The solar flare erupted from AR 1520 at 1:13 a.m. EDT (0513 GMT) Thursday and peaked about 45 minutes later. The flare is categorized as an M7.7-class solar flare, meaning it’s a fair bit weaker than the sun’s strongest flares, the X-class ones.

“The sun storm also produced a coronal mass ejection (CME), a huge eruption of solar plasma that can streak through space at speeds of 3 million mph (5 million kph) or more. CMEs that hit Earth can wreak havoc, spawning geomagnetic storms that can disrupt GPS signals, radio communications and power grids.”

“NASA’s Solar Dynamics Observatory, a spacecraft that constantly watches the sun in different wavelengths of light, recorded a video of the solar flare as it appeared to erupt from the edge of the sun.”

“Modeling efforts suggest Thursday’s CME is not headed our way, NASA researchers said. The flare also generated a minor radiation storm around Earth, but it doesn’t appear to be dangerous to astronauts or satellites.”

“The S1 (minor) Solar Radiation Storm persists, but should steadily decline through the day,” scientists with the Space Weather Prediction Center, which is operated by the U.S. National Oceanic and Atmospheric Administration, wrote in an update today (July 20).

“The outburst was not the first for AR 1520, which researchers say could be 186,000 miles (300,000 kilometers) long. Last week, it shot out an X1.4 flare, the strongest of the summer to that point but not the most powerful flare of the year.
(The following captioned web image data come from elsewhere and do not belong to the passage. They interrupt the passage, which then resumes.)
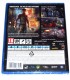 Juego Playstation 4 Sleeping Dogs Definitive Edition  (nuevo)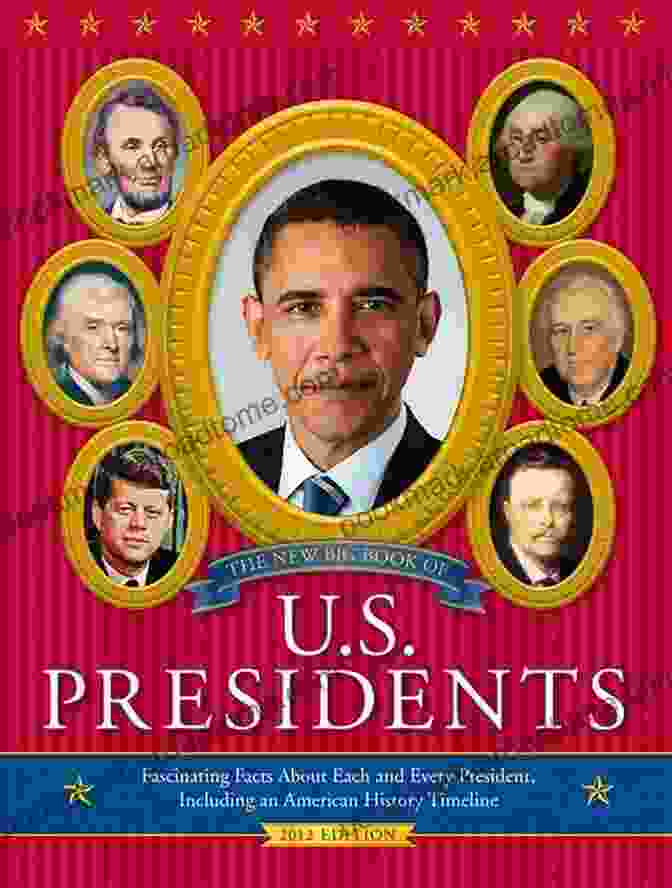 Cover Of The Book 'Life From Beginning To End: Biographies Of US Presidents' John Adams: A Life From Beginning To End (Biographies Of US Presidents)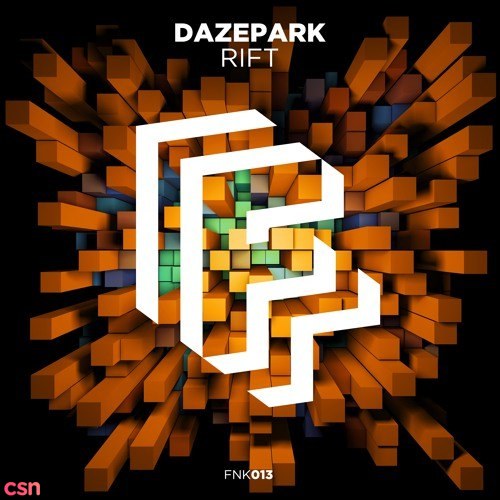 Dazepark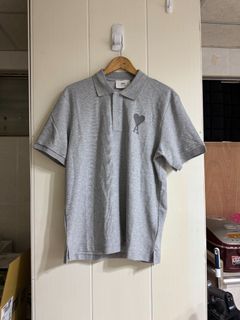 由 yes30222 (刊登 ID 1384656082，圖片 1) 提交，位於 的 (類別：)，說明：。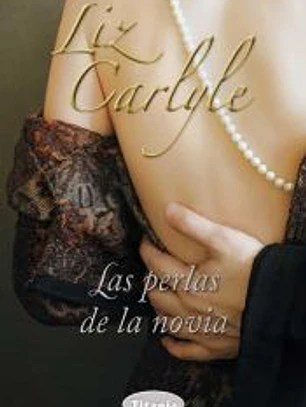 Las perlas de la novia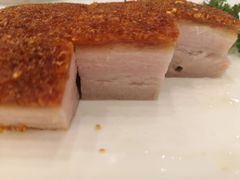 -龙皇酒家(黄埔店)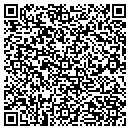 QR code with Life Choices Counseling Servic contacts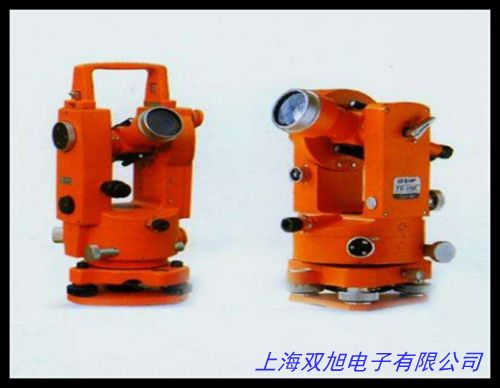 �������϶YƷ��ˮƽ�x�y(c��)������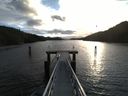 ./images/calvert/dock/20160303/dock20160303_082004.jpg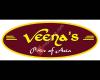 Pride Asia Food Ltd T/a Veenas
That distinction goes to an X5.4 behemoth that erupted in March.”

The sun was mostly quiet from 2005 to 2010, but began waking up last year, releasing numerous powerful flares and CMEs.

Such storms are likely to continue over the next year or so as the solar cycle approaches its peak. Solar activity increases and diminishes on an 11-year cycle, and it’s expected that the current one, known as Solar Cycle 24, will peak in 2013.